Stored items from a collection
────────
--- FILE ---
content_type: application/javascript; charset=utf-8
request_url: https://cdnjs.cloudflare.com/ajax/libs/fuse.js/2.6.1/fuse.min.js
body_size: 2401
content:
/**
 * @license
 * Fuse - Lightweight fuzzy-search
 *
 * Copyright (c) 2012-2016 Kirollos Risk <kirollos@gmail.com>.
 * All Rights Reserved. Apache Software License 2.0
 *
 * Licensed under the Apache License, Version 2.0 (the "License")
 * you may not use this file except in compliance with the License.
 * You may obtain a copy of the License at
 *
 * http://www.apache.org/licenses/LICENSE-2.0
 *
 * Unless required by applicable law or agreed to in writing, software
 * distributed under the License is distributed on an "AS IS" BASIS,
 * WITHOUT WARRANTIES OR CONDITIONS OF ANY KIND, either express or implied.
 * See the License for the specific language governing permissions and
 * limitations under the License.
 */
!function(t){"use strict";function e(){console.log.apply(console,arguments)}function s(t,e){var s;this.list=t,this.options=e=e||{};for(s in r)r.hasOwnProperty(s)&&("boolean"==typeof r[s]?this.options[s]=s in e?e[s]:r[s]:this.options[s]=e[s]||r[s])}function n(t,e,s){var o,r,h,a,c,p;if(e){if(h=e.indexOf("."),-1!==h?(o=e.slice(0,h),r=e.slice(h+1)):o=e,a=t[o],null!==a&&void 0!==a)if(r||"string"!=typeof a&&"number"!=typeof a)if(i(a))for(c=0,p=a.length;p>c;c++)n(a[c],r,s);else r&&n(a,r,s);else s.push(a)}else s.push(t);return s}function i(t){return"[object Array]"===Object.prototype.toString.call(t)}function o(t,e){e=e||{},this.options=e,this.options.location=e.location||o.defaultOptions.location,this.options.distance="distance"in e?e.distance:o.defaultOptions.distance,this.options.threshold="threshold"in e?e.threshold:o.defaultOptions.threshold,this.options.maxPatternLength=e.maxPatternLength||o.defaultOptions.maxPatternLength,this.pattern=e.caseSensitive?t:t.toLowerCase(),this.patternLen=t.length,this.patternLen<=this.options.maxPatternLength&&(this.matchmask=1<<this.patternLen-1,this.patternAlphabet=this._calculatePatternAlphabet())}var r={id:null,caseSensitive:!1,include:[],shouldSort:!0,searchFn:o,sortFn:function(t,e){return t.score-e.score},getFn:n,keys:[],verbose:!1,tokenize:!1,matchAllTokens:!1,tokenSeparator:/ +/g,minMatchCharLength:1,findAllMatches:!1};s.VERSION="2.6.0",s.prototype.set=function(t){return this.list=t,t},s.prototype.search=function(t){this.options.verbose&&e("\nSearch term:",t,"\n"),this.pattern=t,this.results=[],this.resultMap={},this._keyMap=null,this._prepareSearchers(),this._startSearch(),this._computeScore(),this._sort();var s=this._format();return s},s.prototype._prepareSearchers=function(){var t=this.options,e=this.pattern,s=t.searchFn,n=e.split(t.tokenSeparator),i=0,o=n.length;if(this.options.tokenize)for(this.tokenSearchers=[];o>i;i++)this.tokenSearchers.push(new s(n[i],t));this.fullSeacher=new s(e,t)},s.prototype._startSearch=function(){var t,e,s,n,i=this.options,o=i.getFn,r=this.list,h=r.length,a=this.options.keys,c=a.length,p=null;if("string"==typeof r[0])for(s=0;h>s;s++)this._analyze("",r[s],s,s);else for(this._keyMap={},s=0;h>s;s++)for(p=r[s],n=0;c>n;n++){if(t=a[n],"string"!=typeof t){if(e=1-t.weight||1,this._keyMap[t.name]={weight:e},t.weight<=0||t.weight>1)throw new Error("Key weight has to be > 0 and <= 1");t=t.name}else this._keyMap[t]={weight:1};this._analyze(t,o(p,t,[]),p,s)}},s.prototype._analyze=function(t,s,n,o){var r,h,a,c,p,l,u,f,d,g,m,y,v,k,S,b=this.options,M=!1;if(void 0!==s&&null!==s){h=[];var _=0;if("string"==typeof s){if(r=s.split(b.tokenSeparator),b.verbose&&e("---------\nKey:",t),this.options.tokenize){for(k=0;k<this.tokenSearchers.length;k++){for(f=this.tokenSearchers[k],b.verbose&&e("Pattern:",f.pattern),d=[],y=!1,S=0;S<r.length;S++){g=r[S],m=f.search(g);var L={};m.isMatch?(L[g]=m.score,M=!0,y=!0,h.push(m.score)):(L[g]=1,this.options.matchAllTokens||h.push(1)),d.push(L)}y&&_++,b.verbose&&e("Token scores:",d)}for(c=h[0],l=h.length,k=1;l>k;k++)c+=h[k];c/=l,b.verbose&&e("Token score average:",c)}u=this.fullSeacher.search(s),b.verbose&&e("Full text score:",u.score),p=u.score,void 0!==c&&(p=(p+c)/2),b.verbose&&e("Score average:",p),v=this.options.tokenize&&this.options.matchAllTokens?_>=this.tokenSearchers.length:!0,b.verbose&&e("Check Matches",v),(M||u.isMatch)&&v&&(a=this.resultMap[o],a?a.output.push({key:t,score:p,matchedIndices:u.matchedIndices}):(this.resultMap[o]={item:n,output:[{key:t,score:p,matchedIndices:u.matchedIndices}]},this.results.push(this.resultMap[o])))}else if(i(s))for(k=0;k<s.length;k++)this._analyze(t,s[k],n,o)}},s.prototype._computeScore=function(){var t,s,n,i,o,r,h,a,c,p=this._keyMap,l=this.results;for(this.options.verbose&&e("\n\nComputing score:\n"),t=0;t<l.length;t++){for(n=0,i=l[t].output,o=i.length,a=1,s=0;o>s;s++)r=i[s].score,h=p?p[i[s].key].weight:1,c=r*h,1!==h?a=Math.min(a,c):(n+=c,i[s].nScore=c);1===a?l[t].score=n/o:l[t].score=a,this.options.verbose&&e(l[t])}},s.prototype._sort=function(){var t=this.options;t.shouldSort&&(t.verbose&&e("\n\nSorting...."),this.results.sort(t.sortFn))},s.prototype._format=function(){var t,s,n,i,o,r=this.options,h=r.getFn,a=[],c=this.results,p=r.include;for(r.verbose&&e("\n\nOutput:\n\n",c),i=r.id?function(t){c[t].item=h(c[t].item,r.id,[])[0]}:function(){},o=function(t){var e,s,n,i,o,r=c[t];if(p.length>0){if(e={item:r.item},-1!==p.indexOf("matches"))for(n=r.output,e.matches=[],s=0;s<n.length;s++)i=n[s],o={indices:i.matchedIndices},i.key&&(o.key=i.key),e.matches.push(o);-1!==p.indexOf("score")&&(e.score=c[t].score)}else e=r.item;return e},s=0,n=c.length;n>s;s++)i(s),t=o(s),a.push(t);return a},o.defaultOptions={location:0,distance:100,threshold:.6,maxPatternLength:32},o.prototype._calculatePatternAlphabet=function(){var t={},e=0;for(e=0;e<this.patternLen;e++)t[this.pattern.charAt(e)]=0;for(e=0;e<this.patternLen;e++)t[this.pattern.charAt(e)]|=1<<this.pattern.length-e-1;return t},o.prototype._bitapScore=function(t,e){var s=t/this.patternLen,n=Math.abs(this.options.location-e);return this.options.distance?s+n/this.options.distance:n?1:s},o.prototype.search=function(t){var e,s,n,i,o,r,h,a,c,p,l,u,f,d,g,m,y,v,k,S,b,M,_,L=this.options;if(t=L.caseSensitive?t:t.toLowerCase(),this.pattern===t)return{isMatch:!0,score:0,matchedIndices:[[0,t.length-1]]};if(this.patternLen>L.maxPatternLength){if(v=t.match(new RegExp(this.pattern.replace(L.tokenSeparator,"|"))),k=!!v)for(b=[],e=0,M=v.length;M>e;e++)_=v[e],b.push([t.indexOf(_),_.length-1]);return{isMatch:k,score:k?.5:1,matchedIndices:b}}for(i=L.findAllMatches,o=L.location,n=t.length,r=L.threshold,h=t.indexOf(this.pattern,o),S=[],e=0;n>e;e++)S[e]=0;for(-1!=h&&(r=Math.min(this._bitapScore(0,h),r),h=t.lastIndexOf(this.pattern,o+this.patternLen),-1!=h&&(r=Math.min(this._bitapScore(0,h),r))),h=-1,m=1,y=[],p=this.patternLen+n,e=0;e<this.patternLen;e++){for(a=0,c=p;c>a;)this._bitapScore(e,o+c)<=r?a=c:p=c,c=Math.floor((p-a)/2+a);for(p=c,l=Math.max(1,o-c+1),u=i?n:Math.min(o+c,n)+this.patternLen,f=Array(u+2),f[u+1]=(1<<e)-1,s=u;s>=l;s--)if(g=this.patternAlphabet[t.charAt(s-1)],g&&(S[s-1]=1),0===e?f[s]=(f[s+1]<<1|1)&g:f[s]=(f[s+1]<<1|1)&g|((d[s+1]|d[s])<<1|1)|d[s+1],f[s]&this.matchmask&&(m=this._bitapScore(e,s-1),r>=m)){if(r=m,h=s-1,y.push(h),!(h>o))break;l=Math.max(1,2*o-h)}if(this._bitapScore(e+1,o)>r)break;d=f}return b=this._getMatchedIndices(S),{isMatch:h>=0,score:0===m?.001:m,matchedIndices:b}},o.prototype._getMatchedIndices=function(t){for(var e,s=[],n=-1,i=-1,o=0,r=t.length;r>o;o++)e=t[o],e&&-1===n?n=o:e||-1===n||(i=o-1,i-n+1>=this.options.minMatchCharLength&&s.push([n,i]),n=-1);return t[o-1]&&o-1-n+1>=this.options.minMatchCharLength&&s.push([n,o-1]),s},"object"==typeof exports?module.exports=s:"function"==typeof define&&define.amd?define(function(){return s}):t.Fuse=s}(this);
────────
• Work required
Within the data above, determine the number of lines that contain the word "under"; write only that number.

• Solution to this problem
3